СИЛА ЧУВСТВА
В. СУХАРЕВИЧ
«Литературная газета», 26 февраля 1955. №25
Большому произведению искусства каждая эпоха выносит свой приговор. И тот, кто берется от имени нашего общества судить героев классического произведения, должен проявить величайшую осмотрительность. Перед ним многосложность жизни, противоборство чувств, сложнейший следственный материал, в котором не сразу раскрывается правда «по делу», все «за» и «против». Но как часто забывают об этом иные истолкователи романа или пьесы в стремлении расшифровать социальную сущность героев, вынести им приговор. Во имя прямолинейной ясности они обедняют чувства и переживания героев, упрощают их психологию.
А между тем еще Энгельс писал, что «тенденция должна сама по себе вытекать из положения и действия, без того, чтобы на это особо указывалось…».
Пьесы Чехова — высокий пример уменья «в положении и действии» раскрыть свои воззрения на жизнь, на мораль, на идеалы своего времени. Но главным достоинством художника он считал создание не таких произведений, где «всплошную одни только ответы», а таких, где есть «правильная постановка вопроса», волнующего общество. Вопрос и намерение автора — это и есть его идея, они стоят в самом начале творчества. Чехов писал: «Если бы какой-нибудь автор похвастал мне, что он написал повесть без заранее обдуманного намерения, а только по вдохновению, то я назвал бы его сумасшедшим». Доверием к уму читателя пронизано все творчество Чехова, и роль писателя он уподобляет суду: «Суд обязан ставить правильно вопросы, а решают пусть присяжные, каждый на свой вкус».
Высокохудожественное произведение всегда обращается к уму читателя и зрителя с вопросом, всегда вызывает многосложные размышления и многообразные чувства. Поэтому несколько столетий, каждое по-своему, судит, например, о Гамлете: вспомните, какие совершенно противоположные суждения высказали об Онегине и Татьяне великие русские критики Белинский и Писарев; наконец, нельзя забывать, что и героев Чехова мы судим сейчас иначе, чем полстолетия назад. И театр, взявшийся за постановку его пьес, не должен забывать о том, что его обязанность правильно поставить вопрос, привлечь к суду над героями зрительный зал, а не спешить со своим торопливым и часто необдуманным и непрочувствованным приговором.
Два столичных театра выступили со спектаклем «Чайка» — имени Вахтангова и имени Станиславского, — и очень важно проследить, как истолковали они это сложнейшее произведение Чехова.
Новаторским открытием Чехова в истории мировой драматургии является то, что он, по словам В. И. Немировича-Данченко, заменил «устаревшее действие», поверхностные сюжеты с нагромождением событий и происшествий «подводным течением». За самым простым и ясным диалогом мы ощущаем ритм чувств и переживаний, причудливый полет воображения и течение подспудной мысли героев — так передается подводная глубина и многосложность духовной жизни в чеховских пьесах.

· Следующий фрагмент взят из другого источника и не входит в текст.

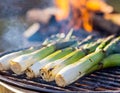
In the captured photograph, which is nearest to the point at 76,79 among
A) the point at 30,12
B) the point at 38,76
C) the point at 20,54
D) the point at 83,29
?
the point at 38,76

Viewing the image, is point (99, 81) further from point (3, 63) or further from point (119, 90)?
point (3, 63)

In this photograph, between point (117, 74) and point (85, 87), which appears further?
point (117, 74)

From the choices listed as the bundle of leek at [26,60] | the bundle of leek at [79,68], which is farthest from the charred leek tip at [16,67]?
the bundle of leek at [79,68]

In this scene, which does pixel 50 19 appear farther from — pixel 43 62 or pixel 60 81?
pixel 60 81

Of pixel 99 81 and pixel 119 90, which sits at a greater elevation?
pixel 99 81

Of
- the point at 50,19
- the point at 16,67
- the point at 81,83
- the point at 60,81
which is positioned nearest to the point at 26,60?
the point at 16,67

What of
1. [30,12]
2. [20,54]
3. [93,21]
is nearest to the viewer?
[20,54]

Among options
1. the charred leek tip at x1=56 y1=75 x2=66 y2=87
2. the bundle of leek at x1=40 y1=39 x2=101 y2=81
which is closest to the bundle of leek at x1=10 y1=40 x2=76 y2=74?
the bundle of leek at x1=40 y1=39 x2=101 y2=81
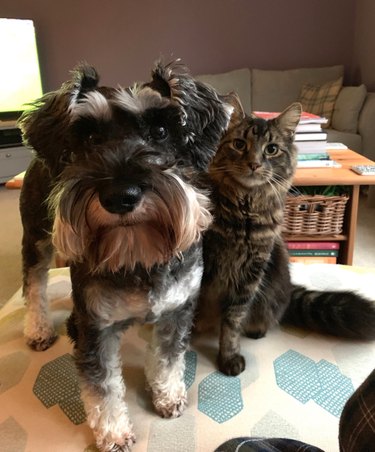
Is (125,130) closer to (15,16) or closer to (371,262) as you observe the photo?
(371,262)

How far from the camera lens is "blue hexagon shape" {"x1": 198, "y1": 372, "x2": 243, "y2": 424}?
3.65 ft

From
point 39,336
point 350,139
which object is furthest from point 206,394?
point 350,139

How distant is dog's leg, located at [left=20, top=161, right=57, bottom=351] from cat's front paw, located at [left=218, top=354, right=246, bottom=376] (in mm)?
613

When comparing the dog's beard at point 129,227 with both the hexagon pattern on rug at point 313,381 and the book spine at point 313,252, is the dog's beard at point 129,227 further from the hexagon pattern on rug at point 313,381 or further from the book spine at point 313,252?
the book spine at point 313,252

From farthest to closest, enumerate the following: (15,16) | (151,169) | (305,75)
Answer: (15,16) < (305,75) < (151,169)

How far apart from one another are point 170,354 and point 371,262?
1.86 m

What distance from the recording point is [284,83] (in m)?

Причем чувства человеческие рождаются на наших глазах и умирают, люди постигают смысл бытия или теряют веру в жизнь, идут на подвиг или, надорвавшись, кончают самоубийством. Накал страстей в пьесах Чехова не уступает по своей силе страстям шекспировских трагедий, но их огонь — внутренний, затаенный.

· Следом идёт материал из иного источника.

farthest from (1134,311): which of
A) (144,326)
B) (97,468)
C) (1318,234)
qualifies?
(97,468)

Величайшая заслуга русского театра состоит в том, что его художники нашли средства для того, чтобы выразить высокие гуманистические идеи чеховской драматургии и все ее художественное своеобразие, создав свои замечательные приемы сценического воплощения образов, отражающих время, его людей, его движущие силы.
K. С. Станиславский весь комплекс этих приемов, родившихся в Московском Художественном театре при постановке «Чайки», называет «линией интуиции и чувства». «Раскопки душевных глубин героев», отказ от игры и представления во имя того, чтобы быть и существовать жизнью действующих лиц, вот отчего «происходило творческое чудо», рождался «внутренний реализм» актерского исполнения и режиссерской трактовки «Чайки».

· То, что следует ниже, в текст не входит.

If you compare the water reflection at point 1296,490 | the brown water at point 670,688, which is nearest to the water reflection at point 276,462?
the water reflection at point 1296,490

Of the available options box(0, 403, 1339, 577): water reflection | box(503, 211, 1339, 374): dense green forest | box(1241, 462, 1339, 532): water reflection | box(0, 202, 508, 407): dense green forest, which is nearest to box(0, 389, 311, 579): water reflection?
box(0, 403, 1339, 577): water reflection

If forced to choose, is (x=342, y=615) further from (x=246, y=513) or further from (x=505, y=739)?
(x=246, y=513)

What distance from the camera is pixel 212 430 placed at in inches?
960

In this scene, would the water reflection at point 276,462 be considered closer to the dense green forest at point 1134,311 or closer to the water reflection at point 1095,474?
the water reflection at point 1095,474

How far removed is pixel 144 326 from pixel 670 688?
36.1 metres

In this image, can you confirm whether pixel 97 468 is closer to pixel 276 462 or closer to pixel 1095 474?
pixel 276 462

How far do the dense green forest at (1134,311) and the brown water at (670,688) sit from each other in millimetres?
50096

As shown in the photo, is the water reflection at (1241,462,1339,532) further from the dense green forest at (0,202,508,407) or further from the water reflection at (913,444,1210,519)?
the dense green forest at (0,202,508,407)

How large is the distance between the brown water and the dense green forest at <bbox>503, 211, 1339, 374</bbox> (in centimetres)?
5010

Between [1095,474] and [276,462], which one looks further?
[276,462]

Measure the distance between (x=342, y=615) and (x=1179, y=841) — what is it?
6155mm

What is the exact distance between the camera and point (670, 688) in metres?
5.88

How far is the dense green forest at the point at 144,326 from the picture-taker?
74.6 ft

Итак, замечательную победу, составившую новую эпоху в развитии театра, открытие Чехова для театра принесли интуиция и чувство, и, как утверждал Станиславский, «других путей у него не существует», потому что играть и ставить чеховские спектакли можно только тогда, когда понимаешь, что: «Их прелесть в том, что не передается словами, а скрыто под ними или в паузах, или во взглядах актеров, в излучении их внутреннего чувства».
Разгадка души — задача психологическая, а не математическая, и плохо, если, основываясь только на том, что лежит на поверхности, актеры и режиссеры стараются вывести прямолинейную и односложную мораль из каждого образа.
Такой недостаток явно ощущается в спектакле Театра имени Евг. Вахтангова «Чайка», поставленном Б. Захавой. Глядя на сцену, все время испытываешь такое чувство, как будто там идет не знаменитая чеховская пьеса, а фрагменты и отрывки из нее. Театру не удалось передать ритм, настроение, подводное течение пьесы. Почему же это произошло?
Прежде всего из-за невнимания к тому, «что не передается словами», к затаенным чувствам, незримым сердечным движениям. В этом спектакле вам все время кажется,
что актеры торопятся скорей, скорей все рассказать о себе, но ничего интересного рассказать не могут и торопятся уйти со сцены потому, что плохо и не глубоко знают своих героев. А когда нет внутренней веры в чувство героя, и говорить на сцене трудно, а молчать и вовсе нестерпимо. Поэтому так редки паузы в этом спектакле. Молчание на сцене обязательно должно быть многозначительным, но поводов для него отношения героев не дают. Почему?
Мне думается, главный порок спектакля состоит именно в том, что многие актеры и режиссура пошли по пути прямолинейной расшифровки образов, где каждый герой не вопрос, а ответ, где действие не процесс, не постановка идейной, социальной и психологической проблемы, а приговор, сразу освобождающий нас от размышлений.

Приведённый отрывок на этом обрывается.